Green Codes: The Beautiful Mess

9TRzMLydcIf you watched any of the World Cup coverage from this summer, you may have heard soccer/futbol referred to as “The Beautiful Game”. However, for some Americans (myself not included), the game is 22 players on the same field, with little to no action occurring.

The same might be used to describe the situation surrounding residential green codes. It’s true that the IgCC exists, but the only existing low-rise residential path is the National Green Building Standard, a points-based green building program managed by NAHB. (By the way, the NGBS is only cited because the ICC Board overturned the 2011 vote of the ICC membership. Even then, its inclusion is in question after the 2014 Memphis hearings.) To date, only 3 of the 40,000+ jurisdictions have adopted the NGBS.

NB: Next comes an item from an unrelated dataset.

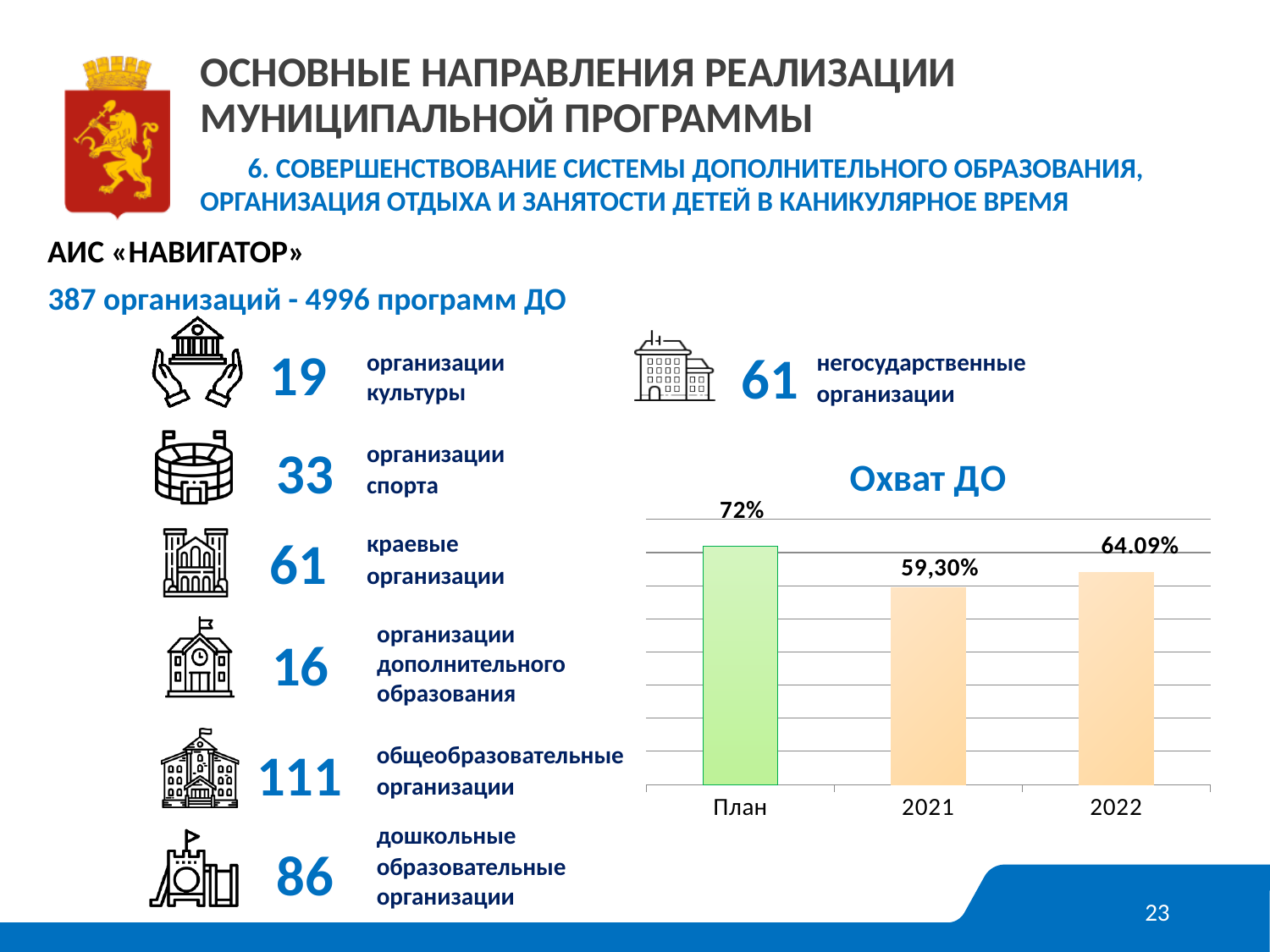
What is the value for 2022 in the Охват ДО chart? 64.09% Which category has the highest value in the Охват ДО chart? План Which is larger in the Охват ДО chart, the value for План or the value for 2022? План Does the value rise or fall from 2021 to 2022 in the Охват ДО chart? rise Which is larger in the Охват ДО chart, the value for 2021 or the value for 2022? 2022 What is the value for План in the Охват ДО chart? 72% What is the title of the chart on the slide? Охват ДО What is the value for 2021 in the Охват ДО chart? 59,30% Which bar in the Охват ДО chart is coloured green? План Which category has the lowest value in the Охват ДО chart? 2021 How many bars are shown in the Охват ДО chart? 3 What kind of chart is the Охват ДО chart? bar chart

And this is really no surprise; one only needs to look at NAHB’s green building policy. There, for all to clearly see, is their support for voluntary green building initiatives. That means they’re not going to push for anything mandatory, opting to let the ostriches keep their heads in the sand ad infinitum.

When we offered our one-page checklist of basic sustainable requirements, the line of opposition was long and ran the gamut from NAHB and BOMA on one end of the spectrum to energy efficiency advocates on the other. Some thought we were going too far, while others said we didn’t go far enough. Some wanted to protect their monopoly within the code; other associations were defending their member companies’ ability to make sustainably inferior products. And, our proposal ran counter to a larger movement to rid the IgCC of residential altogether.

I get the argument that codes should be about health and life safety. However, one’s interpretation of those words pulls the green topic into a gray area. Health: what about the health (thanks to indoor air quality) of the occupants? Life safety: what about the safety of our planet’s resources and atmosphere, or building more resiliently to withstand the next natural disaster?

The IgCC appears to be an utter mess when it comes to this topic. So where would a jurisdiction looking to adopt a green residential code turn for leadership and guidance? (And yes, there are such jurisdictions out there.)

I’m struggling to find an answer to that question. The IgCC would be the most logical place, in my book. After that, I’d think about ASHRAE. However, they recently entered a partnership with ICC and NAHB on the NGBS. While this will bring an additional (and welcome) level of technical expertise to that development process, this move signaled to me that ASHRAE would not be looking to introduce a green code. I guess it doesn’t preclude them from doing so, if the partnership proves unsuitable for their needs. But I’m not going to hold my breath on any new developments.

There are many great voluntary green building programs out there in addition to the NGBS, including: Energy Star v3, LEED for Homes, Passivhaus, Greenstar, Earthcraft, Austin Energy’s Green Building Program, Living Building Challenge, Well Building Standard, ALA’s Health Home, Enterprise Green Communities, ecoSelect, Masco’s Environments for Living, as well as state-level programs such as Built Green New Mexico or Florida’s Green Home Certification. (If I overlooked any, it was unintentional.) The problem is that, as much as you and I might like to see it, the market isn’t flocking to these programs. I did the research 3 years ago, and since the advent of LEED for Homes and the NGBS, approximately 13% of new homes had been certified. I’m guessing the needle hasn’t moved much since. Even if the total has doubled (and that’s an unlikely if), we’re still talking about 3 out of 4 new homes not building green.

The bigger issue is that none of these were designed to be codified. So we’re left with… (chirping crickets). Well, it’s not quite that dire. Jurisdictions have decided to craft their own requirements. Dallas looked to the IgCC but made many amendments for residential structures. Scottsdale, AZ devised their program due to the lack of an ICC option. Some jurisdictions, like two in California, have one-off requirements like solar panels on all new homes. I’m no production builder, but if this maverick trend continues, the dichotomy could prove maddening.

One thing is certain: a widely adopted code would have more impact than all the voluntary programs combined. Some might view me as an optimist, but I believe it’s a matter of when, not if. It sure would help if there was a home for a low-rise residential green code. Until that time comes, it seems we’ll all just exist in the same field and wait for some action.